Germany’s defense minister rejected requests that his soldiers return to Afghanistan after Taliban insurgents seized Kunduz, where German troops were deployed for a decade.
Afghan commandos had launched a counterattack to try to push back the Taliban fighters who invaded Kunduz, and residents fleeing the conflict described the almost constant sound of gunfire and explosions.
In the west, near the Iranian border, security officials said heavy fighting was taking place outside Herat. Arif Jalali, director of Herat Zonal Hospital, said 36 people died and 220 were injured in the past 11 days. More than half of the injured were civilians, and the dead included women and children.
UNICEF said 20 children were killed and 130 children injured in the southern Kandahar province in the past 72 hours.
“Atrocities are increasing by the day,” said Hervé Ludovic De Lys, UNICEF Representative in Afghanistan.
In Helmand, a hotbed of Taliban activity, security officials reported a loud explosion in Lashkar Gah on Monday morning.

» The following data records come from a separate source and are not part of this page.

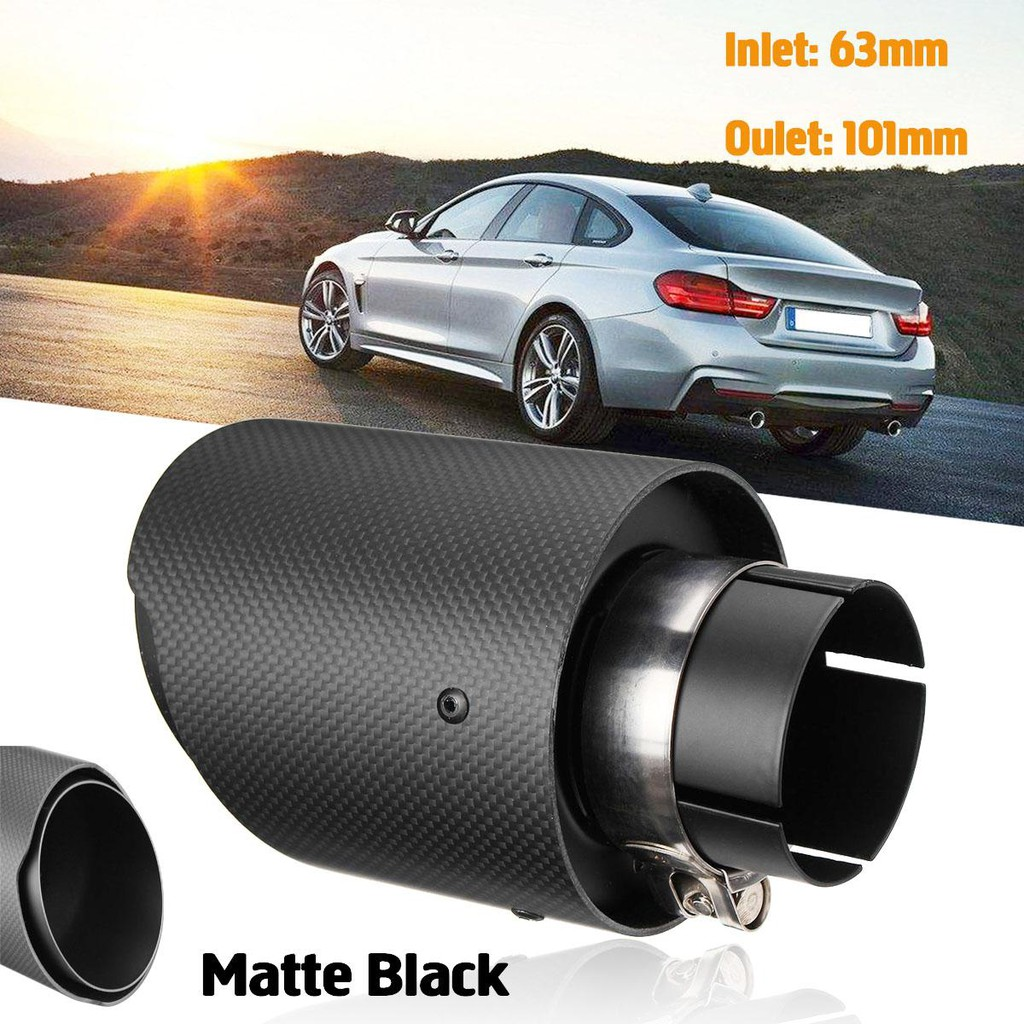 back in stock 2 5 inch to 4 inch black carbon akrapovic exhaust tips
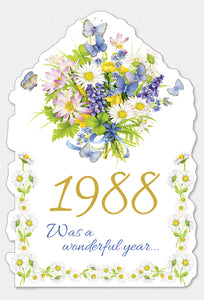 Year Of Birth Birthday Card 1988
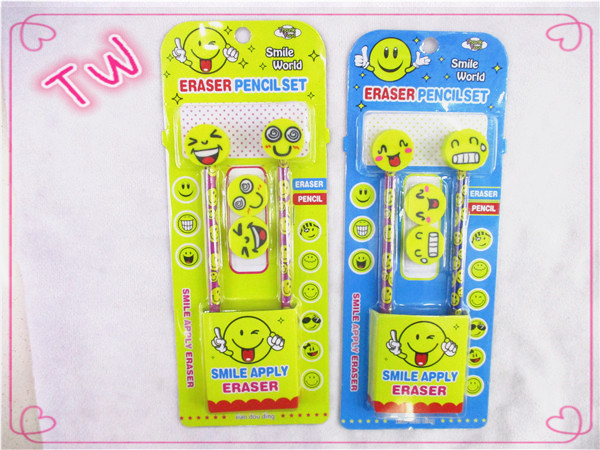 2017 new arrival children stationery sets product wholesale most popular emoji design pencil eraser set for <strong>school</strong> use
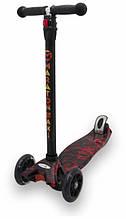 Дитячий триколісний самокат Maraton Maxi-B з ножним заднім гальмом, Вогонь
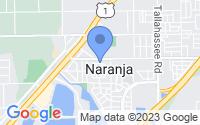 Map of Naranja FL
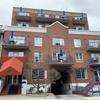 カナダ旅行7日目-2 オタワ コスパ良しのByward Blue Inn&バイワードマーケット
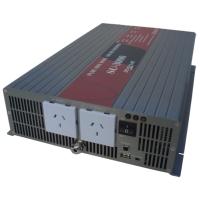 SU-3000W Pure Sine Wave Power Inverter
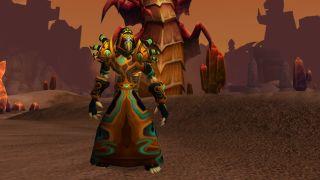 An undead warlock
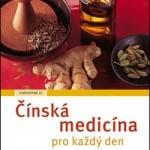 Cinska Medicina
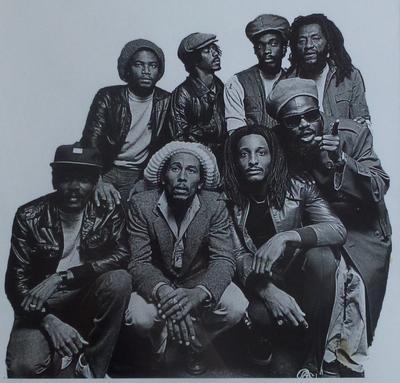 #31 The Wailers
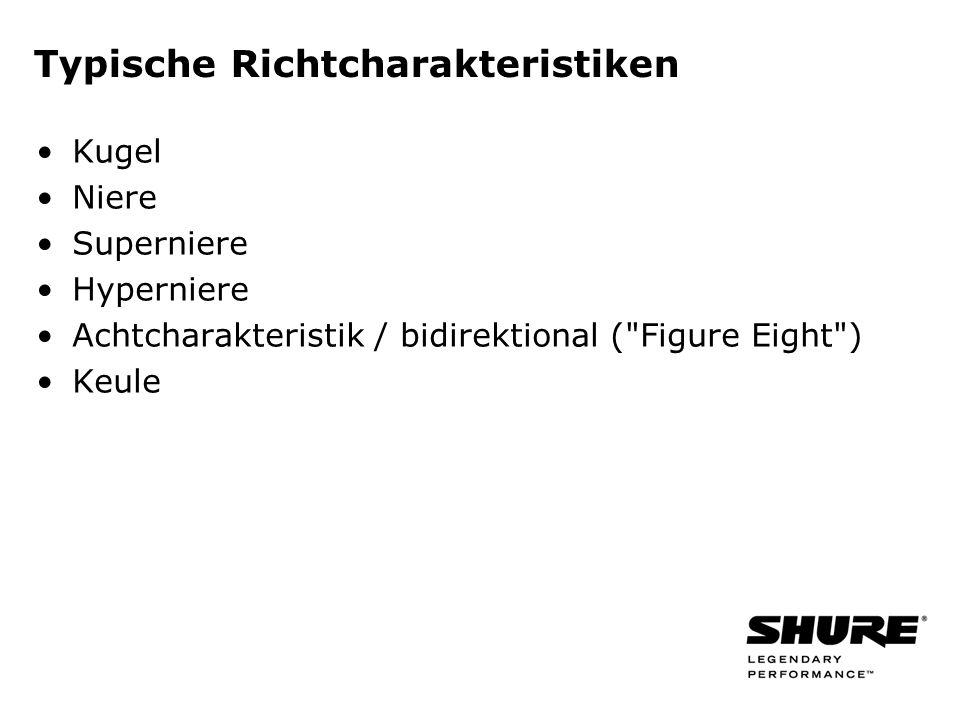 Typische Richtcharakteristiken Kugel Niere Superniere Hyperniere Achtcharakteristik / bidirektional ( Figure Eight ) Keule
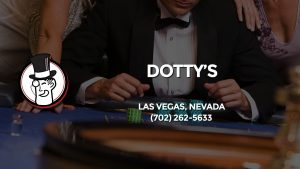 Casino & gambling-themed header image for Barons Bus Charter service to Dotty's in Las Vegas, Nevada. Please call 7022625633 to contact the casino directly.)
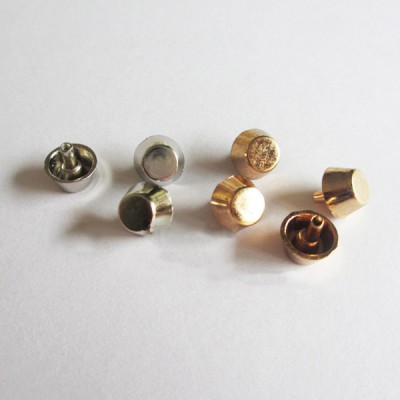 X1005 Bucket Alloy Rivets 10x5mm 100pcs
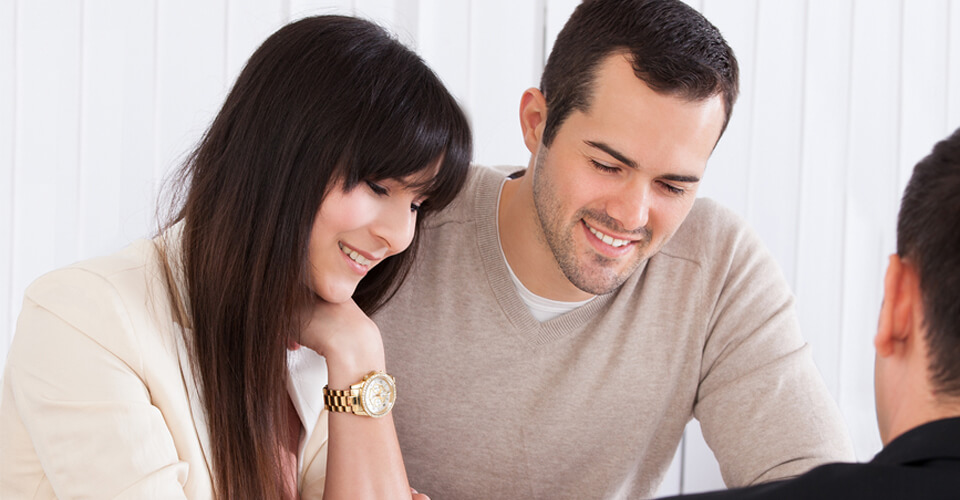 Where can I get personal loan?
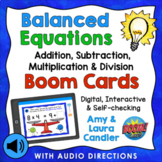 Balanced Equations Mixed Operations Boom Cards (with Audio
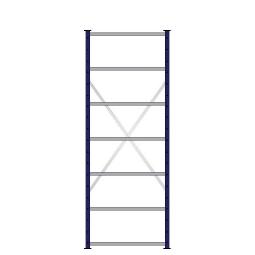 Ordner-Steck-Grundregal, doppelseitige Ausführung, HxBxT 2300x870x630(2x315) mm, Oberfläche kunststoffbeschichtet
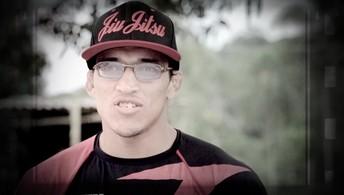 Charles Do Bronx é o primeiro desafio de Anthony Pettis nos pesos-penas (Marcelo Barone)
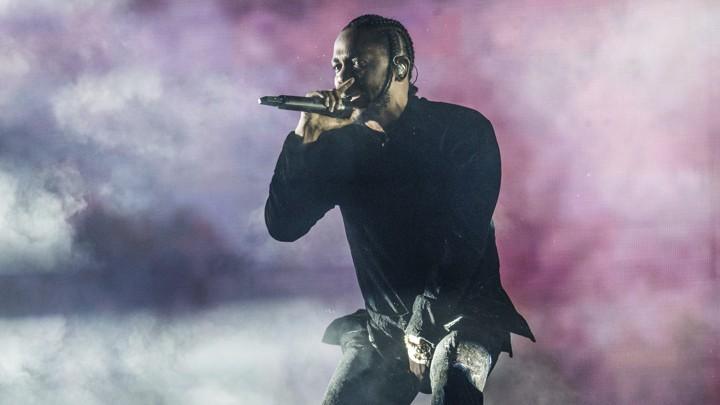 Kendrick Lamar performs at Coachella Music & Arts Festival in California.
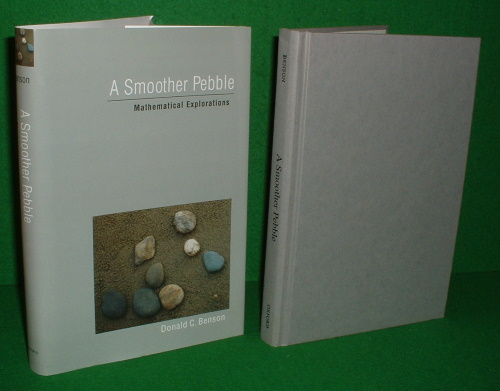 Image for A SMOOTHER PEBBLE  Mathematical Explorations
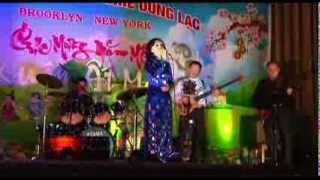 PHO DEM    Minh Thanh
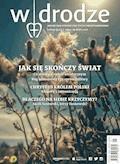 W drodze 01/2017 - Wydanie zbiorowe - ebook
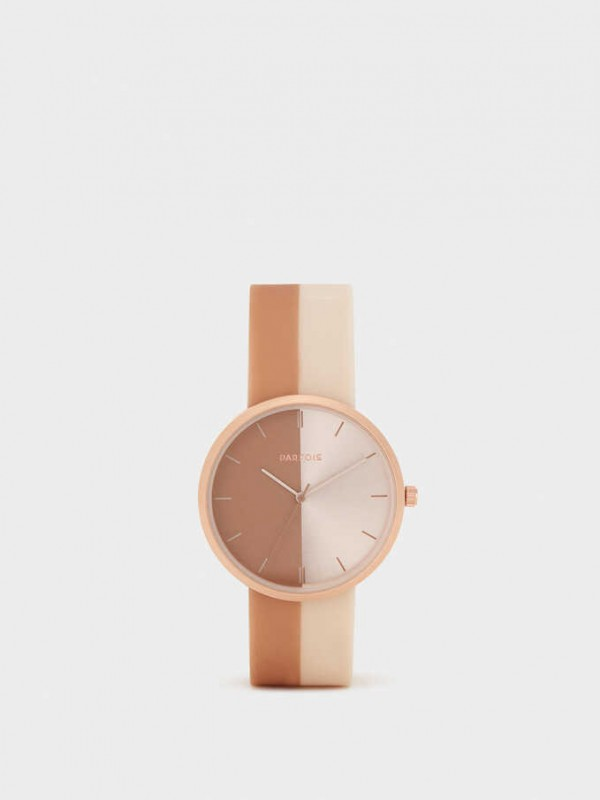 Watch With Two-Tone Strap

In Kunduz, many desperate families, some with young children and pregnant women, left their homes in hopes of reaching the relative safety of Kabul, 315 km (200 miles) to the south, a journey that would normally take around 10 hours.
Ghulam Rasool, an engineer, was trying to hire a bus to take his family to the capital as the sound of gunfire reverberated through the streets of his hometown.
“We may be forced to walk to Kabul, but we are not sure that they will kill us on the way … The ground fighting did not stop for even 10 minutes,” Rasool told Reuters.
He and several other residents, and a security official, said that Afghan commandos had launched an operation to drive insurgents out of Kunduz.
In Kabul itself, suspected Taliban fighters killed the manager of an Afghan radio station, government officials said, the latest in a long line of attacks on media workers.
Thousands of people were trying to enter Kabul, even after the city witnessed attacks on diplomatic districts.
Speaking to Al Jazeera TV on Sunday, Taliban spokesman Muhammad Naeem Wardak warned the United States against further intervention to support government forces.